Price v. Shiels

31 N.W.2d 91 | Neb. | 1948

Messmore, J.

This action is brought by the plaintiffs, remaindermen and the heirs of a deceased remainderman, against the testamentary trustee, the life tenant and remaindermen who do not join as parties plaintiff, the purpose of the suit being to construe the last will and testament of Thomas Shiels, deceased.

From the pleadings, demurrers, and the will there is an apparent confusion as to the name Shiels. In some instances it is spelled S-h-i-e-l-s, and in others, S-h-e-i-l-s. We use the spelling S-h-i-e-l-s because the action names the parties interested in the will in such manner although in the will the name is spelled S-h-e-i-l-s.

The defendants demur to the plaintiffs’ petition. For the purpose of this appeal, the demurrers may be considered sustained on the ground that the petition failed to state a cause of action. The defendants urge that the action was prematurely brought.

For convenience the appellants will hereinafter be referred to as plaintiffs, and the appellees as defendants.

We deem it advisable to set forth the relationship of the parties as the same appears from the plaintiffs’ petition and the will attached thereto and made a part thereof.

══════════

» Written instruction:
Pick up the court opinion in Price v. Shiels after its last sentence and continue it. The listing is not needed for this work.

══════════

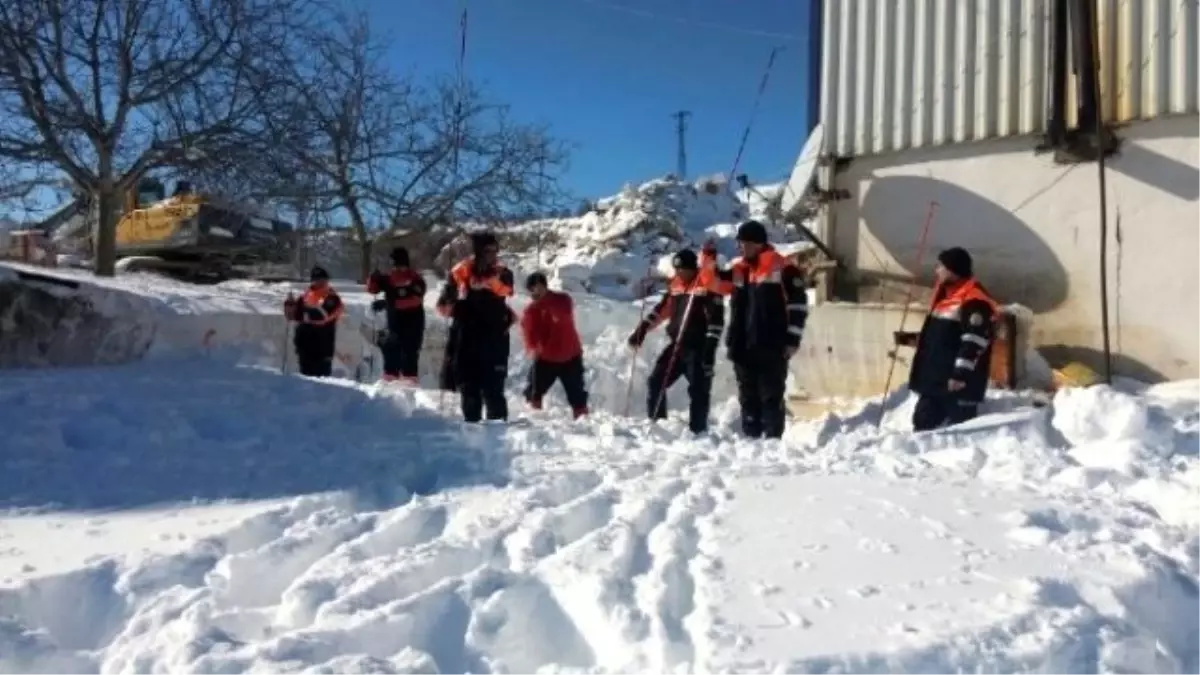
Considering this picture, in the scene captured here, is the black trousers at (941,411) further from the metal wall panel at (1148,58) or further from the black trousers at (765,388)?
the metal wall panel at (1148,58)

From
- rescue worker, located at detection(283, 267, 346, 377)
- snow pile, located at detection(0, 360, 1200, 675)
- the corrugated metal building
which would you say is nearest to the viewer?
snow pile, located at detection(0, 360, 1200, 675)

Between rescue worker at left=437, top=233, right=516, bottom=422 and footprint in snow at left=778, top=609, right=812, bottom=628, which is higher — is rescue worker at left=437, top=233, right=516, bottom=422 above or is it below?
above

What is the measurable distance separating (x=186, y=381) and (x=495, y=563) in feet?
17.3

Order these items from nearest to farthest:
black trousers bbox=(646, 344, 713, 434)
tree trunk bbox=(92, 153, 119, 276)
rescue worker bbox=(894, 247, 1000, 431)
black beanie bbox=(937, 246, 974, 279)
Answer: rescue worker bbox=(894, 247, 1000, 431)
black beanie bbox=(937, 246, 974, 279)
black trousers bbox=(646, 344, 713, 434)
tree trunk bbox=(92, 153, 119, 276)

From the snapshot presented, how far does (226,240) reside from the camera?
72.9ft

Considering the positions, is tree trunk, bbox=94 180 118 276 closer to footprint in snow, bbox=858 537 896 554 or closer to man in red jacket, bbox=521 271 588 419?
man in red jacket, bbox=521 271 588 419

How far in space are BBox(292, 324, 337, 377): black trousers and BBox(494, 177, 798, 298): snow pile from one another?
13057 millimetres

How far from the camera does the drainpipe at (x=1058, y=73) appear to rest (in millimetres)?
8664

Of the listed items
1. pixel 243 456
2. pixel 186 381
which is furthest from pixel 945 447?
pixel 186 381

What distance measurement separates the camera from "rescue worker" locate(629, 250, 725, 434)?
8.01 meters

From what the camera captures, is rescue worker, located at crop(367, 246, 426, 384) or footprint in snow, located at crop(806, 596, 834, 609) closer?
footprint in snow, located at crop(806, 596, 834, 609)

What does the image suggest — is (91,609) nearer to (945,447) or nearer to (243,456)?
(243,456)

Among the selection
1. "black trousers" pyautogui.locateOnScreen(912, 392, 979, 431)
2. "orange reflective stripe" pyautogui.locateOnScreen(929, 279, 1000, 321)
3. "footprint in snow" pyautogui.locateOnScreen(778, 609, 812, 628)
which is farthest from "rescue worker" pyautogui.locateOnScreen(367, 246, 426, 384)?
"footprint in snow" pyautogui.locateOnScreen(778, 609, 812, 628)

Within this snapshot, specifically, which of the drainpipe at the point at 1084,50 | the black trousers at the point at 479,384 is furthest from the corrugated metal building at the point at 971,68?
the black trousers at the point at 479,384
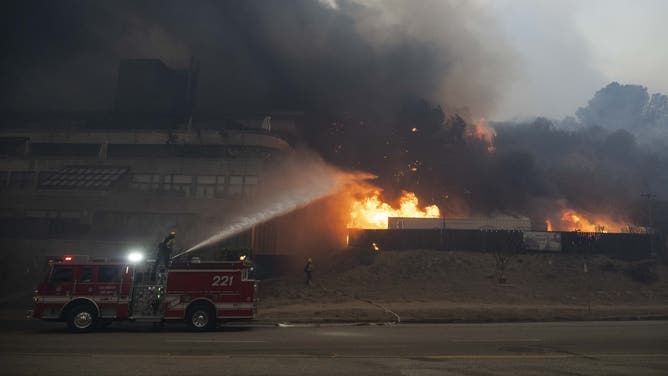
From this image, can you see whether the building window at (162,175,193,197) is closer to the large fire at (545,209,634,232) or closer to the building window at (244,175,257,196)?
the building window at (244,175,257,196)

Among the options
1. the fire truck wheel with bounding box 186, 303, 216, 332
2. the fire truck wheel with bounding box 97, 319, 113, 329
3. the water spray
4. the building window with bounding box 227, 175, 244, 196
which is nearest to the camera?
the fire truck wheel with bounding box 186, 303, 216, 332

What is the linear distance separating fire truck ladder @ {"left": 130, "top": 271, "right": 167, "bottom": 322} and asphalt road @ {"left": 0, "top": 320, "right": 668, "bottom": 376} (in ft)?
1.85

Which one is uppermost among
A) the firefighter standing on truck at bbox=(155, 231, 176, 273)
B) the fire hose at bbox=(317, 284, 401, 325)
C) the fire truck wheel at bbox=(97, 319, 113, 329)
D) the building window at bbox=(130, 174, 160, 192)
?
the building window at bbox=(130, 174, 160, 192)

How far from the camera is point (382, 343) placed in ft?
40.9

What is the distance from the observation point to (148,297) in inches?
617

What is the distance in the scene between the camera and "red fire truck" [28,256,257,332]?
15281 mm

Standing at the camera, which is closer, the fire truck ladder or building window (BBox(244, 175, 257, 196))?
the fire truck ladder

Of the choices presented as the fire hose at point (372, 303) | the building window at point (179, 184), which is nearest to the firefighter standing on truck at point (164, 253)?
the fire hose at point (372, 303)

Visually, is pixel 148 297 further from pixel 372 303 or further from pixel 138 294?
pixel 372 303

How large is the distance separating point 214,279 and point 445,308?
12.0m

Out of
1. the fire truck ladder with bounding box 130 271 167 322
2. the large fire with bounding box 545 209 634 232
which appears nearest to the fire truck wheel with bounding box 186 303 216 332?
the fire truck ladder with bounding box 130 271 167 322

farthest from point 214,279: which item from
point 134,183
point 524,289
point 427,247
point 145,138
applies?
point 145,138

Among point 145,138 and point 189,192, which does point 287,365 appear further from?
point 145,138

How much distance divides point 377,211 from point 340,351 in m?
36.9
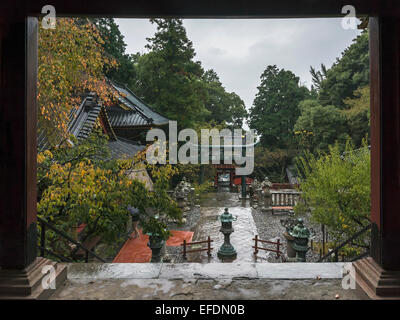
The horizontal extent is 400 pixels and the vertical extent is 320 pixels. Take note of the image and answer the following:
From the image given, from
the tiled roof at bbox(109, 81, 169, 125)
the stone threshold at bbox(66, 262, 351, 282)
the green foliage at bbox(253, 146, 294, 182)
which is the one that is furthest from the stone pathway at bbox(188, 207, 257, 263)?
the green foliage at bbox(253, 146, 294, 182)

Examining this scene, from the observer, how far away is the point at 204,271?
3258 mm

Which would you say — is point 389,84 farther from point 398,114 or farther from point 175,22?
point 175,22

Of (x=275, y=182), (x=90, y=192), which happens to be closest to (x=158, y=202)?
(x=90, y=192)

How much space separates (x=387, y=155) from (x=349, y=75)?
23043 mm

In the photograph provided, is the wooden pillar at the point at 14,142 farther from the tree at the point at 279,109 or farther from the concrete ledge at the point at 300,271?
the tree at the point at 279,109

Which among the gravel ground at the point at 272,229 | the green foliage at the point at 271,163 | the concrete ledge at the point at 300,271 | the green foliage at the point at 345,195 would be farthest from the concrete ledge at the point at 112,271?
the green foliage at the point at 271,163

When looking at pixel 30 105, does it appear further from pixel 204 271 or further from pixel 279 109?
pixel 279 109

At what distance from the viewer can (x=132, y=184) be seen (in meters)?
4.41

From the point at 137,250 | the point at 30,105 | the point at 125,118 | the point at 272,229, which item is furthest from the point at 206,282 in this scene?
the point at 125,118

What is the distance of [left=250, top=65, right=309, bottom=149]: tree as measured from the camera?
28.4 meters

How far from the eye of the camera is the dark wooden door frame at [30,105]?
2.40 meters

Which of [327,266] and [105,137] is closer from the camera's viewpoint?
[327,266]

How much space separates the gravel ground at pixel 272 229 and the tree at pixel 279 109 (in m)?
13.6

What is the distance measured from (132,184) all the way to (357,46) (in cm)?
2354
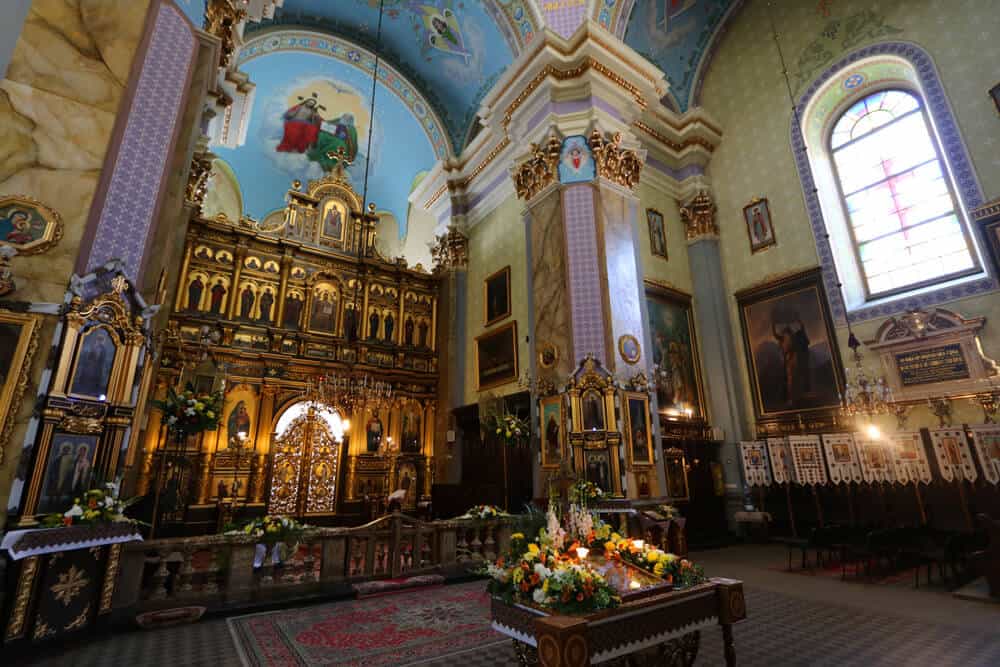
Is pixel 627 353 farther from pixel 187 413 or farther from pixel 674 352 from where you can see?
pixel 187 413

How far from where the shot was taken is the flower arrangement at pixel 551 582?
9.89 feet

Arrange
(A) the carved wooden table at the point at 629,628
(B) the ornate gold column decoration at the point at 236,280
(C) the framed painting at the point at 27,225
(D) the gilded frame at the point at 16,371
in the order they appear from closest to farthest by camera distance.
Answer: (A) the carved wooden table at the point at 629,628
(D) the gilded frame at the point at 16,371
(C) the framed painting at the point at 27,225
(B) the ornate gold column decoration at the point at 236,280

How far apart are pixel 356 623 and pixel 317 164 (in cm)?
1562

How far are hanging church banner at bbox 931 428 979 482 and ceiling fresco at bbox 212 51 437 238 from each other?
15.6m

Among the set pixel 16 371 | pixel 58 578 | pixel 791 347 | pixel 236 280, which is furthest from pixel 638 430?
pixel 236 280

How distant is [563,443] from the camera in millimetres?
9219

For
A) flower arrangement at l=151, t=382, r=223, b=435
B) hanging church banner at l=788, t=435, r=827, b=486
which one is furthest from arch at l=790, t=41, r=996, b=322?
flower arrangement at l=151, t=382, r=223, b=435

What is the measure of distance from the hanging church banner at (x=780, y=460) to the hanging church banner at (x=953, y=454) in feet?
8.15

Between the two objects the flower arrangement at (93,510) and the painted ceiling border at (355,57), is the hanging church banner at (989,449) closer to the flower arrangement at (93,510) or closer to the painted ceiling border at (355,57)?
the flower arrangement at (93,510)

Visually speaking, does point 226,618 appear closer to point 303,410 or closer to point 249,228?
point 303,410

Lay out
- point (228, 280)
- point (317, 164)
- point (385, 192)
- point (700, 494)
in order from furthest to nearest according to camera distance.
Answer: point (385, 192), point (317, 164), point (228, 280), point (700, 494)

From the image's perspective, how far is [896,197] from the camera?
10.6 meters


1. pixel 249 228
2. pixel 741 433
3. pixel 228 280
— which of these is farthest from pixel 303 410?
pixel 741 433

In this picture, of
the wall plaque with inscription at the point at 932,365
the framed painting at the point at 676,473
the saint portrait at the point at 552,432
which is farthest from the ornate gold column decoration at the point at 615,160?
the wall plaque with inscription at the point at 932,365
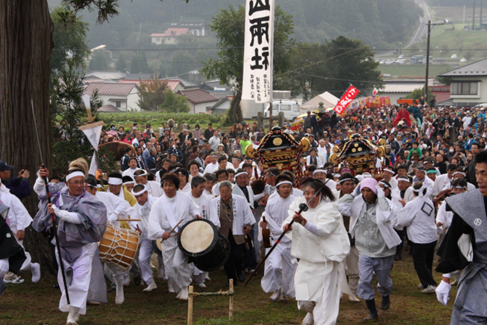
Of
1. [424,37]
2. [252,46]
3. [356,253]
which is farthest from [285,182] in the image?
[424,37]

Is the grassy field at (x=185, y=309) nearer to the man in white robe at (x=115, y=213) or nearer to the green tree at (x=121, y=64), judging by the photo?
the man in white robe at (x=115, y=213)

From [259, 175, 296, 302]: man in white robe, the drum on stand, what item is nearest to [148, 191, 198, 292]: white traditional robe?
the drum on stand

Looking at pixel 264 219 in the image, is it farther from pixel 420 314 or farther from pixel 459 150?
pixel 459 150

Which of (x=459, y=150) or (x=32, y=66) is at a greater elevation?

══════════

» Task answer:
Thomas Shiels made and executed the will in question *332January 3, 1925. He departed this life June 8, 1933. The will was admitted to probate July 6, 1933. He left surviving him Sarah Elizabeth Shiels, widow; Gay Marshall Shiels, son; Max Marshall Shiels, grandson; Evelyn Shiels Tucker, granddaughter; Katherine Shiels Bullock, granddaughter; and Dorothy Shiels Laursen, granddaughter, children of testator’s son Gay Marshall Shiels; Thomas J. Shiels, grandson; Thea June Shiels, now Thea June Shiels Berning, granddaughter; Vanice Shiels, now Vanice Shiels Banta, granddaughter, children of the testator’s son Iloa Jay Shiels who departed this life intestate on December 21, 1921, prior to the time of the making and execution of the will of Thomas Shiels, and prior to his death.

Sarah Elizabeth Shiels departed this life testate August 4, 1946.

The plaintiff, Irene M. Price, is the widow of Iloa Jay Shiels, son of the testator, and the mother of Thomas J. Shiels, a grandson of the testator. Thomas J. Shiels departed this life November 20, 1944, at the age of 24 years, leaving no children, and his only surviving heirs are his mother, Irene M. Price, and his wife, Shirley Louise Shiels.

The plaintiffs alleged in their petition that they' were unable to ascertain whether or not any children have been born to Max Marshall Shiels, Evelyn Shiels Tucker, Katherine Shiels Bullock, and Dorothy Shiels Laursen, who are the children of testator’s son Gay Marshall Shiels, and for that reason alleged that no children have been born to the foregoing named children of Gay Marshall Shiels. One child has been born to Vanice Shiels Banta, who is now a widow. No children have been born to Thea June Berning.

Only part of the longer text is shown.